# Your instructions
Give the passage below on Western re-enactment events again, starting at the words "Though some of" and ending after "boardwalks to watch.". Change "boardwalks" to "sidewalks" throughout that part.

# Provided text
┄┄┄┄┄┄

Though some of these multi-day encampments such as End of Trail and Marching Through History no longer take place, the San Bernardino Harvest Fair is still held every November.  Many local troupes of cowboys, townies, mountain men, 7th Cavalry, native American scouts, Buffalo Soldiers, Civil War re-enactors and musicians perform throughout two weekends.

Several excellent annual events are also still held in Tombstone, Arizona, including  Wyatt Earp Days in May, and Helldorado in October, which commemorates the infamous shootout at the O.K. Corral.  Re-enactors and tourists from throughout the western states gather to bring Tombstone alive with the sounds of spur jinglebobs on boardwalks and gunfire in the streets.  Although carefully coordinated and approved by a safety committee, gunfights appear to break out spontaneously, and tourists gather on the boardwalks to watch. 

The bad part of doing shootouts in Tombstone is “dying” on the street that is, literally, hot enough to cook an egg, and can raise blisters on any unexposed skin that happens to touch it.  Fortunately, our troupe was often invited to perform in the town’s amphitheater, where horned toads skitter across the dirt stage and hide in the shade of the wood-plank bleachers.  The famous Bird Cage Theater is not used for performances but is a museum and legitimate time capsule from the 19th Century, having been sealed for 50 years before reopening as a museum.

┄┄┄┄┄┄

# Source material
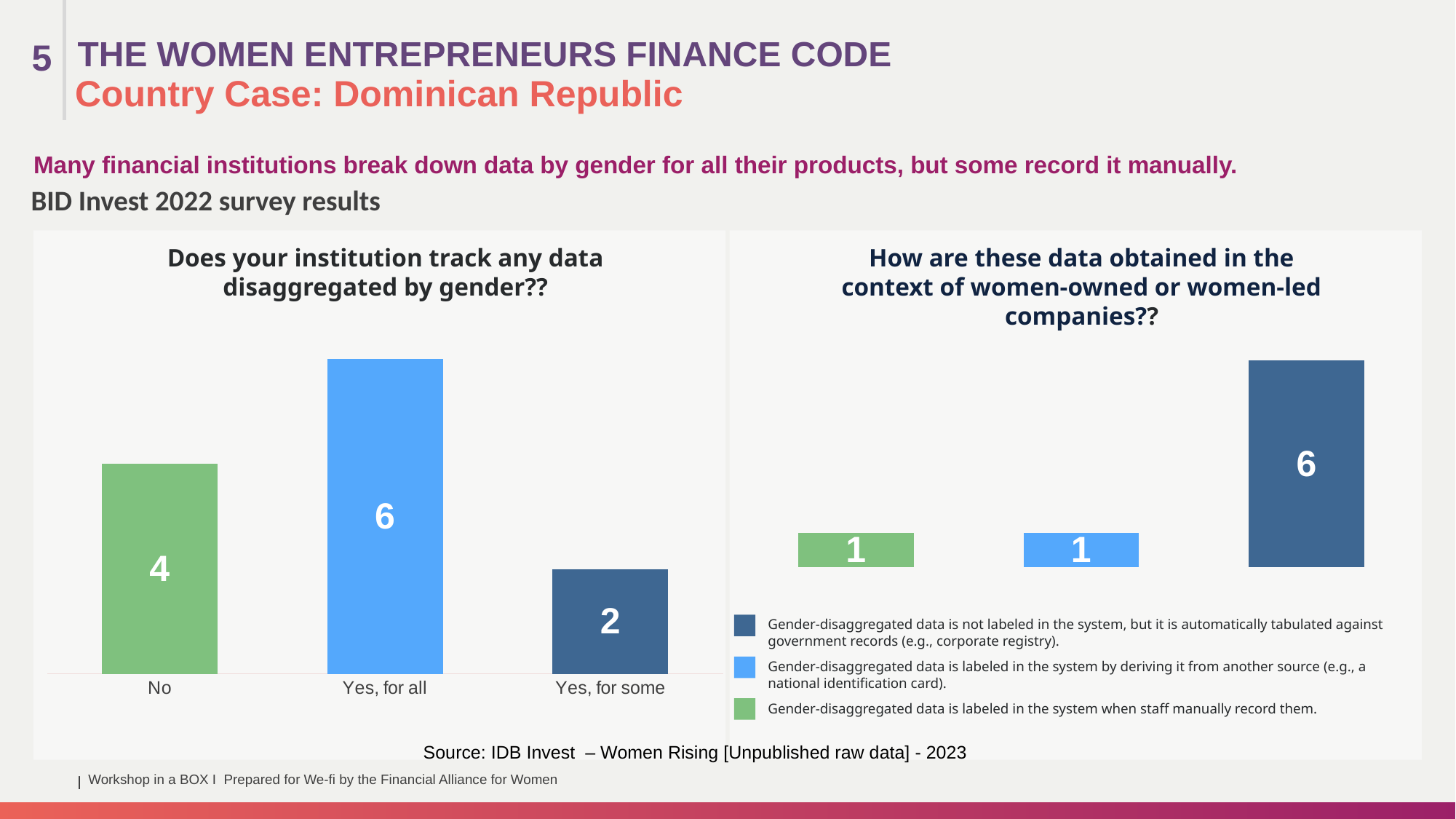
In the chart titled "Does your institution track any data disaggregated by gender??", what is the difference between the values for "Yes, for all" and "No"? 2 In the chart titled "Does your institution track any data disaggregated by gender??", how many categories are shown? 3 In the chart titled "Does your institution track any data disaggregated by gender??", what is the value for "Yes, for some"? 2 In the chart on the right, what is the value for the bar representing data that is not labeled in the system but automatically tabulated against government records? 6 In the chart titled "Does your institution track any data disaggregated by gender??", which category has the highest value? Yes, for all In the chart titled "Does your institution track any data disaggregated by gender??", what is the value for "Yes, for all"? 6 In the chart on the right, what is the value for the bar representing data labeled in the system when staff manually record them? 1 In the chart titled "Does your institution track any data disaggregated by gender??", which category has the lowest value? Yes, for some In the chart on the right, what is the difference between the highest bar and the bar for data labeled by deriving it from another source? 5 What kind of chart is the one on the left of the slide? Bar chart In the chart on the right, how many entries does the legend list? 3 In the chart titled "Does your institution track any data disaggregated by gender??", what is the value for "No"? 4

┄┄┄┄┄┄

# Result of the exercise
Though some of these multi-day encampments such as End of Trail and Marching Through History no longer take place, the San Bernardino Harvest Fair is still held every November.  Many local troupes of cowboys, townies, mountain men, 7th Cavalry, native American scouts, Buffalo Soldiers, Civil War re-enactors and musicians perform throughout two weekends.

Several excellent annual events are also still held in Tombstone, Arizona, including  Wyatt Earp Days in May, and Helldorado in October, which commemorates the infamous shootout at the O.K. Corral.  Re-enactors and tourists from throughout the western states gather to bring Tombstone alive with the sounds of spur jinglebobs on sidewalks and gunfire in the streets.  Although carefully coordinated and approved by a safety committee, gunfights appear to break out spontaneously, and tourists gather on the sidewalks to watch.